While the period when the name Cabernet Sauvignon became more prevalent over Petite Vidure is not certain, records indicate that the grape was a popular Bordeaux planting in the 18th century Médoc region. The first estates known to have actively grown the variety (and the likely source of Cabernet vines for other estates) were Château Mouton and Château d'Armailhac in Pauillac.[3]

The grape's true origins were discovered in 1996 with the use of DNA typing at the UC Davis Department of Viticulture and Enology, by a team led by Dr. Carole Meredith. The DNA evidence determined that Cabernet Sauvignon was the offspring of Cabernet franc and Sauvignon blanc and was most likely a chance crossing that occurred in the 17th century. Prior to this discovery, this origin had been suspected from the similarity of the grapes' names and the fact that Cabernet Sauvignon shares similar aromas with both grapes—such as the blackcurrant and pencil box aromas of Cabernet franc and the grassiness of Sauvignon blanc.[3] In 2016 scientists at the UC Davis announced they had sequenced a draft of the whole genome of the Cabernet Sauvignon grape, the first genome of a commercial wine-producing grape to be sequenced.[6]

Sauvignon blanc

Offspring and White Cabernet

While not as prolific in mutating as Pinot noir, nor as widely used in production of offspring, Cabernet Sauvignon has been linked to other grape varieties. In 1961, a cross of Cabernet Sauvignon and Grenache produced the French wine grape Marselan.[7] Cygne blanc is a white-berried seedling of Cabernet Sauvignon that was discovered in 1989 growing in a garden in Swan Valley, Western Australia. Cabernet blanc is a crossing of Cabernet Sauvignon and an unknown hybrid grape variety that was discovered in Switzerland in the late 20th century.[8]

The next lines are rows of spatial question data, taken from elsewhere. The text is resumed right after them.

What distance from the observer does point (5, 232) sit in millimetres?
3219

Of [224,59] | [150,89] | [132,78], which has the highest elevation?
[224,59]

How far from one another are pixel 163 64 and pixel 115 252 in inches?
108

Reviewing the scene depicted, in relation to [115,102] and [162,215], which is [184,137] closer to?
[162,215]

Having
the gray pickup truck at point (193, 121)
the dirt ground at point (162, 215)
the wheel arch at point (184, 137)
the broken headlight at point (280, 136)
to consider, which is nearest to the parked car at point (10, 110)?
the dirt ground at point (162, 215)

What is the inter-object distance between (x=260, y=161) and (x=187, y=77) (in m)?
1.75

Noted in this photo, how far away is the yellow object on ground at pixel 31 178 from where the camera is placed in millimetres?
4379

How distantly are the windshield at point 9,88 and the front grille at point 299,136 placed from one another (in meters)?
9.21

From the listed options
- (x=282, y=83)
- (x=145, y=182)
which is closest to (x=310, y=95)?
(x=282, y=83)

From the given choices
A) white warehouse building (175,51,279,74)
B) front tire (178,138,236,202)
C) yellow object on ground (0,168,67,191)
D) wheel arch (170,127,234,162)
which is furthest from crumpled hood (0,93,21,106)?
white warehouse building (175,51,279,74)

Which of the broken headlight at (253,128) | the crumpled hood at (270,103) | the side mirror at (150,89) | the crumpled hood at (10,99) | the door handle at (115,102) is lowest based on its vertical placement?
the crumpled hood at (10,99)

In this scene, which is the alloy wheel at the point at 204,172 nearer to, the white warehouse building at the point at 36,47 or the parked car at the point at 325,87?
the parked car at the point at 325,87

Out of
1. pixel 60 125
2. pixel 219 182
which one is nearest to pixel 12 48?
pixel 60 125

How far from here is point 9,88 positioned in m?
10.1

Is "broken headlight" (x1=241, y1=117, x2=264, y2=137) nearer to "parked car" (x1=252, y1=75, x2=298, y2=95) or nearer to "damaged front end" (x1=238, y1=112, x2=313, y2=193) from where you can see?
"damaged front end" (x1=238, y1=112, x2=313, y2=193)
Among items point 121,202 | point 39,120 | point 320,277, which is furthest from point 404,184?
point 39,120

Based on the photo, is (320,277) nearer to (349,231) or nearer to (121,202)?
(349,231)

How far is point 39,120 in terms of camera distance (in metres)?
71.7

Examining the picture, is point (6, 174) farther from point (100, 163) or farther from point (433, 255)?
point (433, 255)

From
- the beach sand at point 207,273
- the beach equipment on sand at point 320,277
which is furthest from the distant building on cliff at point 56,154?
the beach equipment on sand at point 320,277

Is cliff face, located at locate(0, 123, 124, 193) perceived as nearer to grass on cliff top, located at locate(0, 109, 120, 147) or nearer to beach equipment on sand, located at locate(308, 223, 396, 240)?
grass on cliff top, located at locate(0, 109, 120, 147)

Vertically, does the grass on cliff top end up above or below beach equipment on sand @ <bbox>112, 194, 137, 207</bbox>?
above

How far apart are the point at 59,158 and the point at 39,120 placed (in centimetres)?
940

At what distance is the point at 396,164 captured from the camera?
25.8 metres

In 1977 a vine producing 'bronze' grapes was found in the vineyards of Cleggett Wines in Australia. They propagated this mutant, registered it under the name of Malian, and sold pale red wines under that name. In 1991 one of the Bronze Cabernet vines started producing white grapes. Cleggett registered this "White Cabernet" under the name of Shalistin.[9] Compared to its Cabernet parent, Malian appears to lack anthocyanins in the subepidermal cells but retains them in the epidermis, whereas Shalistin has no anthocyanins in either layer. The team that went on to discover the VvMYBA1 and VvMYBA2 genes that control grape color have suggested that a gene involved in anthocyanin production has been deleted in the subepidermis of Malian, and then subepidermal cells invaded the epidermis to produce Shalistin.[10]

During a series of trials between 1924 and 1930, the pollen of Cabernet Sauvignon was used to fertilize Glera vines (the white wine grape used to make the sparkling wine Prosecco) to create the red Italian wine grape Incrocio Manzoni 2.15.[11]

In 1983, Cabernet Sauvignon was crossed with the white German wine grape Bronner to create the white wine grape Souvignier gris.[12]